== Page extract ==

FIG. 6 is a flow chart of a process for organizing entries of a participant list.


FIGS. 7A-7C are illustrations of the participant list of FIG. 2A after the entries in the participant list are organized.


FIG. 8 is a block diagram of a communications system.


FIGS. 9 and 10 are expansions of the block diagram of FIG. 8.


FIG. 11 is a flow chart of another process for passively populating a participant list for a user of an electronic communications system with known contacts of the user.


FIGS. 12A-12B are illustrations of a participant list before (FIG. 12A) and after (FIG. 12B) known contacts are automatically categorized.


FIG. 13 is a screen shot illustration of a message displayed to a user upon identification of a category for a contact using the processes described herein, and availing the user of options to reject or recast such categorization.


Like reference symbols in the various drawings indicate like elements.


DETAILED DESCRIPTION


Entries within a participant list of an electronic communications system to be used by a first user may be categorized automatically into one or more groups.  The categorization of an entry into a group may depend on a characteristic of a second
user that corresponds to the entry, or on characteristics of a relationship between the first user and the second user.  For example, if the first and second users exchange messages on a particular day, the entry for the second user may be categorized
into a group for entries of users with whom the first user has communicated on the particular day.  As another example, the entry for the second user may be categorized based on a characteristic of the second user that is identified from a profile of the
second user.  If an entry is to be added to a category that is not included in the participant list, the category may be added to the participant list.  Categorizing the entries in the first user's participant list on behalf of the first user relieves
the first user from the burden of manually categorizing the entries, which may be a significant burden when the number of entries is large.  Furthermore, categorizing the entries enables the first user to quickly identify characteristics of the
corresponding users based on characteristics of the categories into which the entries have been categorized.


A first user may exchange electronic messages with a second user, and the relationship between the first and second users with respect to the exchanging of electronic messages may be described by a communications strength between the first and
second users.  The communications strength between the first and second users is a numerical measure of the strength of the relationship between the first and second users with respect to exchanging electronic messages.  Higher communications strengths
typically correspond to stronger relationships.  Communications strengths may be useful when comparing relationships while passively adding contacts to participant lists, announcing new membership to known contacts, or organizing participant lists.  The
communications strength between the first and second users also may be called the communications strength of the first user with respect to the second user, the communications strength of the second user with respect to the first user, or more simply the
communications strength of the first or second users.

===

Your task: In the patent description above, what does the communications strength between a first and a second user measure?

== Supplied entries ==

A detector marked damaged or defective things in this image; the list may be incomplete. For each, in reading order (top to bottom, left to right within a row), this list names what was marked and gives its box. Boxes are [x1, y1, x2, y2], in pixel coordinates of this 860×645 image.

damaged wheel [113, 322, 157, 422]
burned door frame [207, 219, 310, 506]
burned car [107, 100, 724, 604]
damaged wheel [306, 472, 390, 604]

===
== Supplied entries ==

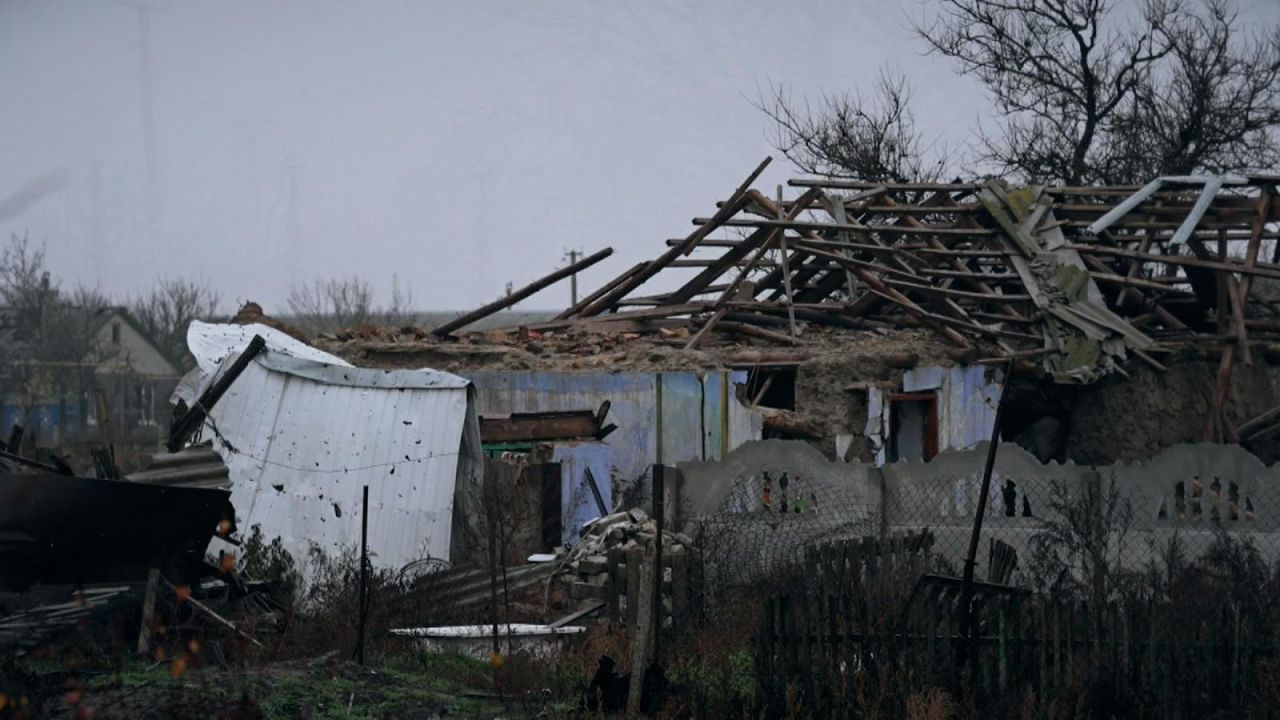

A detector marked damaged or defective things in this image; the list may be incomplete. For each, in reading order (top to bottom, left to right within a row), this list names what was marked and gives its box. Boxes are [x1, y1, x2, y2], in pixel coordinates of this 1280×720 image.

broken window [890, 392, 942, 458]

===
== Supplied entries ==

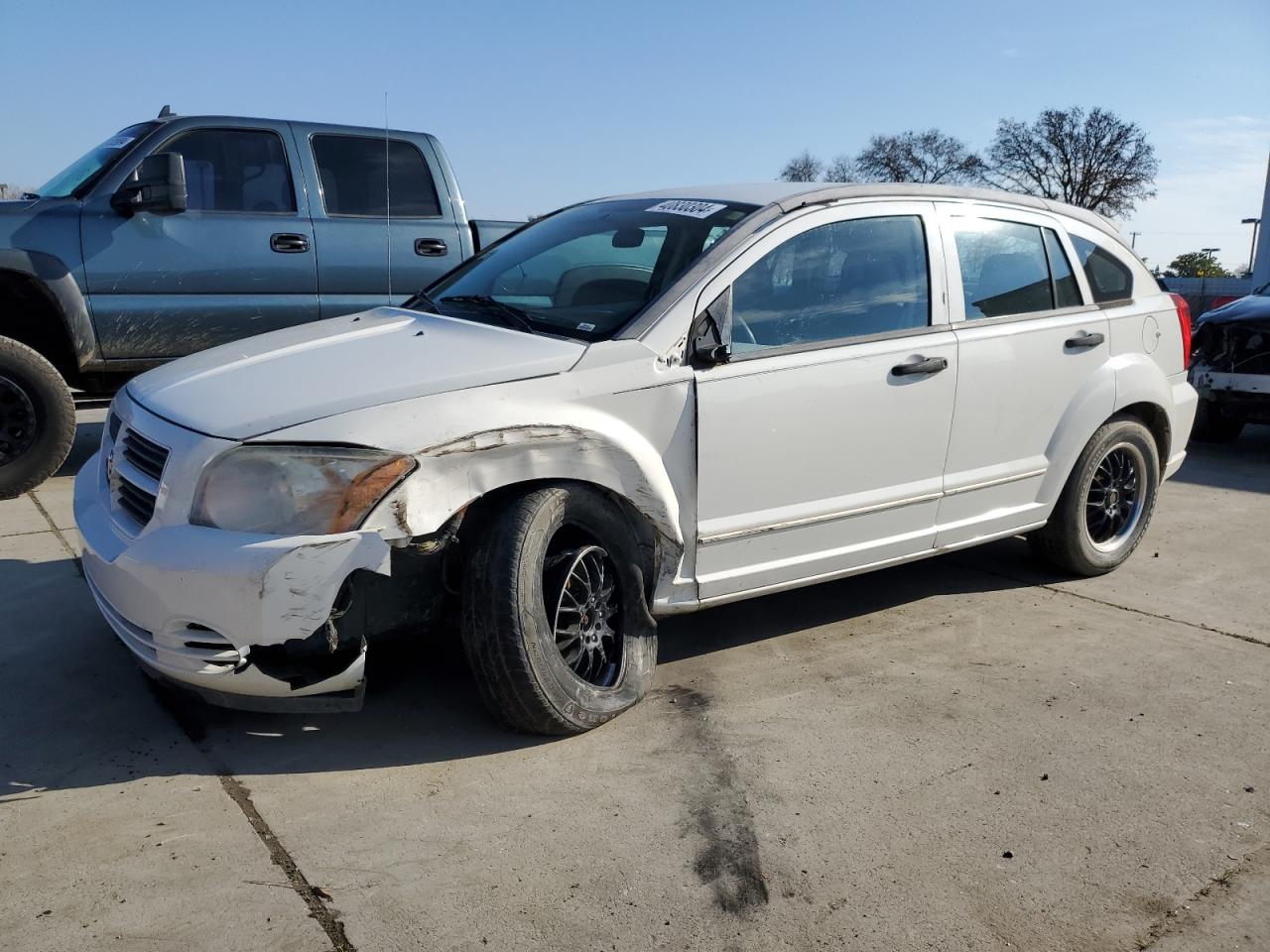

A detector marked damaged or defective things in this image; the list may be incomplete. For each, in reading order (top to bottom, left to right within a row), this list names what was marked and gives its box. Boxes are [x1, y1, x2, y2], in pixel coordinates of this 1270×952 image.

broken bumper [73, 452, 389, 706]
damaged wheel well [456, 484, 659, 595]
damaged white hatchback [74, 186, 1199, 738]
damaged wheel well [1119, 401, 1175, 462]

===

Response: It is a numerical measure of how strong the relationship between the two users is with respect to exchanging electronic messages.